REQUEST: Turn the entries below into a numbered list, leaving out the blank lines.

#### LISTED ENTRIES ####

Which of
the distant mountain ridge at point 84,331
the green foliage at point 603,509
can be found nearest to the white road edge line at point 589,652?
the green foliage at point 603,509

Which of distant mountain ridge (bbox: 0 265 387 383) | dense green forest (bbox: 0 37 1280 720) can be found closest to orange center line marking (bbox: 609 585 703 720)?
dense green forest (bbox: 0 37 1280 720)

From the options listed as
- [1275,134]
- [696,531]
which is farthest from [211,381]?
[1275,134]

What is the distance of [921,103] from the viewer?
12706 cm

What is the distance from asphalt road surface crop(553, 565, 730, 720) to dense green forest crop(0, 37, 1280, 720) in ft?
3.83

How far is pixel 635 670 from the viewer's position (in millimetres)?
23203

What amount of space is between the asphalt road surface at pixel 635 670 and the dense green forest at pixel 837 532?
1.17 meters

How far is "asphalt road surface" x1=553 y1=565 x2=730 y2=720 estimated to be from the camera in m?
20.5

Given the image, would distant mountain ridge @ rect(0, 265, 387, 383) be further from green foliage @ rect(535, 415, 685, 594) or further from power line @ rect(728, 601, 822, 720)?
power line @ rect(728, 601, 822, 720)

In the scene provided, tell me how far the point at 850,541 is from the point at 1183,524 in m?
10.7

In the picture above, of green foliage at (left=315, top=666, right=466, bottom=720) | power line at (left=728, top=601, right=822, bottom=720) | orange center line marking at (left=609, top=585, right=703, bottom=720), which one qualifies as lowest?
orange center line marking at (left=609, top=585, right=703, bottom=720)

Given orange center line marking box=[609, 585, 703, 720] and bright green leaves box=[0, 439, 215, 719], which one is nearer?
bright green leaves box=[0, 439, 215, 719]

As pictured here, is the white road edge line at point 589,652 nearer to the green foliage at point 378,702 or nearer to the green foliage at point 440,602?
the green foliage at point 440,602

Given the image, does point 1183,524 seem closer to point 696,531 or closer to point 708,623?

####

RESULT OF THIS EXERCISE:
1. Which of
2. the distant mountain ridge at point 84,331
3. the green foliage at point 603,509
4. can be found nearest to the white road edge line at point 589,652?
5. the green foliage at point 603,509
6. Which of distant mountain ridge (bbox: 0 265 387 383) | dense green forest (bbox: 0 37 1280 720) can be found closest to orange center line marking (bbox: 609 585 703 720)?
7. dense green forest (bbox: 0 37 1280 720)
8. From the options listed as
9. - [1275,134]
10. - [696,531]
11. which is farthest from [211,381]?
12. [1275,134]
13. What is the distance of [921,103] from the viewer?
14. 12706 cm
15. What is the distance from asphalt road surface crop(553, 565, 730, 720) to dense green forest crop(0, 37, 1280, 720) in ft?
16. 3.83
17. How far is pixel 635 670 from the viewer's position (in millimetres)?
18. 23203
19. What amount of space is between the asphalt road surface at pixel 635 670 and the dense green forest at pixel 837 532?
20. 1.17 meters
21. How far is "asphalt road surface" x1=553 y1=565 x2=730 y2=720 estimated to be from the camera in m?
22. 20.5
23. Given the image, would distant mountain ridge @ rect(0, 265, 387, 383) be further from green foliage @ rect(535, 415, 685, 594) or further from power line @ rect(728, 601, 822, 720)?
24. power line @ rect(728, 601, 822, 720)
25. In the scene provided, tell me how far the point at 850,541 is from the point at 1183,524 in m?
26. 10.7
27. In the picture above, of green foliage at (left=315, top=666, right=466, bottom=720) | power line at (left=728, top=601, right=822, bottom=720) | orange center line marking at (left=609, top=585, right=703, bottom=720), which one qualifies as lowest?
28. orange center line marking at (left=609, top=585, right=703, bottom=720)
29. Given orange center line marking box=[609, 585, 703, 720] and bright green leaves box=[0, 439, 215, 719], which one is nearer?
30. bright green leaves box=[0, 439, 215, 719]
31. As pictured here, is the white road edge line at point 589,652 nearer to the green foliage at point 378,702 or nearer to the green foliage at point 440,602?
32. the green foliage at point 440,602
33. Given the image, does point 1183,524 seem closer to point 696,531 or closer to point 708,623?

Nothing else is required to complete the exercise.